Let us consider the diagram at which,

t = 0

$\Theta = \frac{\Theta _{0}}{2} ,\Theta = \Theta _{0} \cos \omega t$

Now, at t = t₁,

$\Theta =\frac{\Theta _{0}}{2}$

Thus, $\frac{\Theta _{0}}{2} = \Theta _{0} \cos \frac{2\pi }{T}t_{1}$

…….. (Given: T = 1sec)

Thus, $\cos 2\pi t_{1} = \frac{1}{2} = \frac{cos \pi}{3}$

$2\pi t_{1} = \frac{\pi}{3}$

Or, $t_{1} = \frac{1}{6}$

$\Theta = \Theta _{0} \cos 2\pi t$

$\frac{d\Theta }{dt} = -\Theta _{0} 2\pi \sin 2\pi t$

Now, at $t = \frac{1}{6}$

$\Theta =\frac{\Theta _{0}}{2}$

$\frac{d\Theta }{dt} = -\Theta _{0} 2\pi \sin 2\pi \frac{1}{6}$

$= -\Theta _{0} 2\pi \frac{3}{\sqrt{2}}$

$= -\Theta _{0} \pi \sqrt{3}$

Now, $\omega= -\Theta _{0} \pi \sqrt{3}$

i.e., $\frac{v}{l}= -\Theta _{0} \pi \sqrt{3}$

Thus, $v= - \sqrt{3}\Theta _{0} \pi l$

By the –ve sign it is clear that the bob’s motion is towards left.

Now,

$vx = v \cos \frac{\Theta_{0}}{2}$

= $= - \sqrt{3}\Theta _{0} \pi l \cos \frac{\Theta _{0}}{2}$

$vy = v \sin \frac{\Theta _{0}}{2} = - 3\pi \Theta _{0}l \sin \frac{\Theta _{0}}{2}$

Let H’ be the vertical distance covered by vy,

$s = ut + \frac{1}{2} gt^{2}$

$H^{'}=vyt= \frac{1}{2} gt^{2}$

$\frac{1}{2}gt^{2} + 3\pi \Theta _{0}l \sin \frac{\Theta _{0}}{2} \times t - H^{'} = 0$

Thus, $\frac{1}{2}gt^{2} + 3\pi \Theta _{0}l \frac{\Theta _{0}}{2} \times t - H^{'} = 0$ ……. (Given: $\sin \frac{\Theta _{0}}{2} =\frac{\Theta _{0}}{2}$ )
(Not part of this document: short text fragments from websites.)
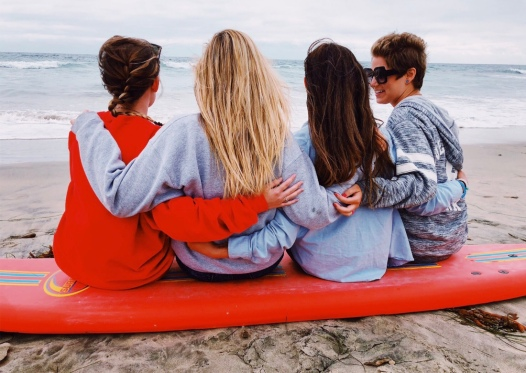 Brooke, Maddie, Sabrina, and Nicole sitting on a surfboard chatting by the ocean in California.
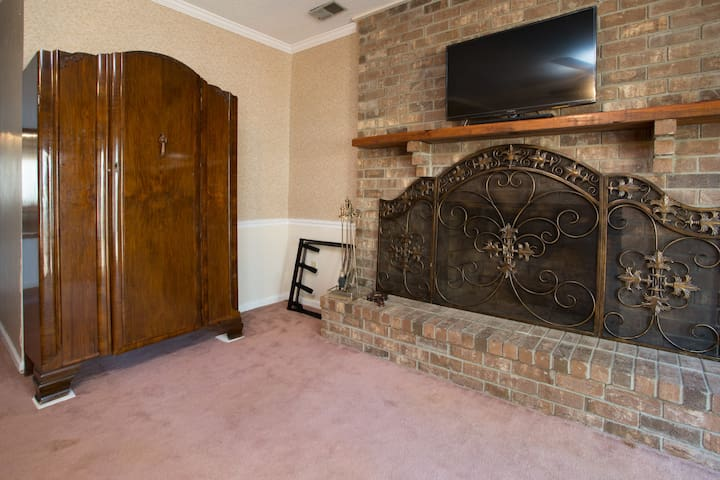 King bed room  1 down stairs fireplace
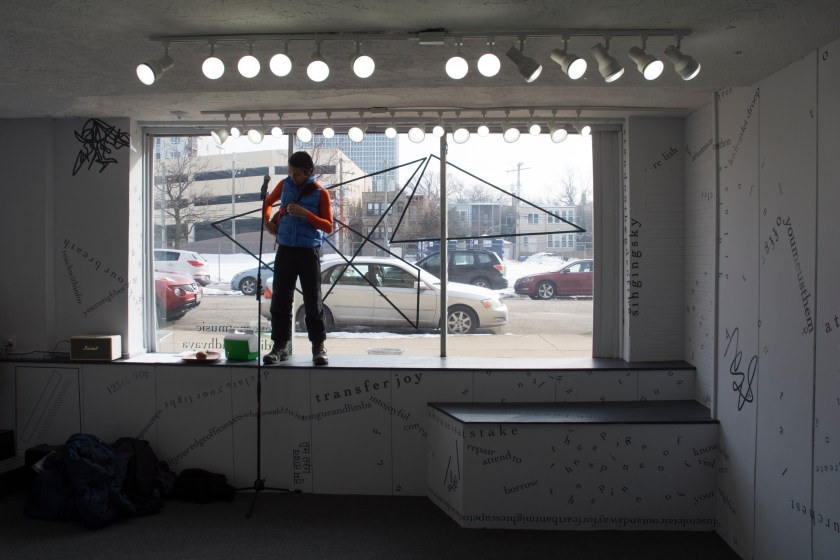 The photograph is a long shot of the inside of the gallery, with the large front window in the background and, beyond that, cars and buildings outside. A performer stands in the windowsill. Around the performer, on the sill or the floor, are a thermos, a microphone on a long stand, and a pile of cloth. Above the performer is a line of track lights that face the camera, in addition to the daylight coming in from outside. Black vinyl letters are installed directly onto the white gallery walls, in the form of words and phrases in English and Hindi. Text appears in different sizes and spatial orientations (e.g., right-side up, upside-down, diagonal, vertical, and organic shapes), with some words/phrases expanded in space, condensed, or intersecting with other text. Gestural drawings—also made of black—are shown on the top left-hand side of the image.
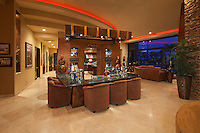 Beautiful wetbar is seen in modern luxury home at night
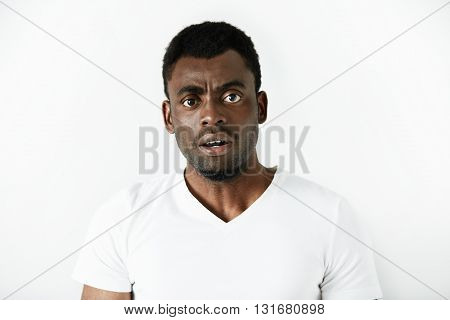 Headshot Of Puzzled Black Office Worker In White Polo Shirt Looking In Shock And Frustration At The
Now, by quadratic formula,

$t = \frac{-B\pm \sqrt{B^{2}-4AC}}{2A}$

$t = \frac{-\frac{\sqrt{3}\pi \theta _{0}^{2}l}{4}\pm \sqrt{(3\pi ^{2}\theta _{0}^{4}l^{2})^{2}-\frac{4.1}{2.g}H^{'}}}{\frac{2g}{2}}$

We weill neglect $\theta _{0}^{4} and \theta _{0}^{2}$ since $\theta _{0}$ is very small.
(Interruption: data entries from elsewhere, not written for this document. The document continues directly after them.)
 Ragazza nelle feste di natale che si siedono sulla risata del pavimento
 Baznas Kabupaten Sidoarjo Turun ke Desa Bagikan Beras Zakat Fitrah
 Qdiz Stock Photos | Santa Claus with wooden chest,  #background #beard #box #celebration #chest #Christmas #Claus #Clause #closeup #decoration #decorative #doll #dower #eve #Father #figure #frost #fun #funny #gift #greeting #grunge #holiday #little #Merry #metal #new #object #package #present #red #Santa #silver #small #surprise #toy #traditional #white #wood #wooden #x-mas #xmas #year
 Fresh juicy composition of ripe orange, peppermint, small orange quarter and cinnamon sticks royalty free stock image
Thus, $t = \frac{+\sqrt{2gH^{'}}}{g } H^{'} = H + H^{"}$

Thus, $\sqrt{\frac{2H}{g}}$

H’’<<H’ as $\frac{\Theta _{0}}{2}$ is very small.

Thus, H = H’

Thus, vxt = distance covered in horizontal

$X =\sqrt{ 3}\pi \theta _{0}l.\sqrt{\frac{2H}{g}}$

…….. (Given: $\cos \frac{\theta _{0}}{2}=1$ )

Thus, $X = \Theta _{0}l\pi \sqrt{\frac{6H}{g}}$

The bob was at a distance of $l\sin \frac{\theta _{0}}{2}=l \frac{\theta _{0}}{2}$ from A at the time of snapping.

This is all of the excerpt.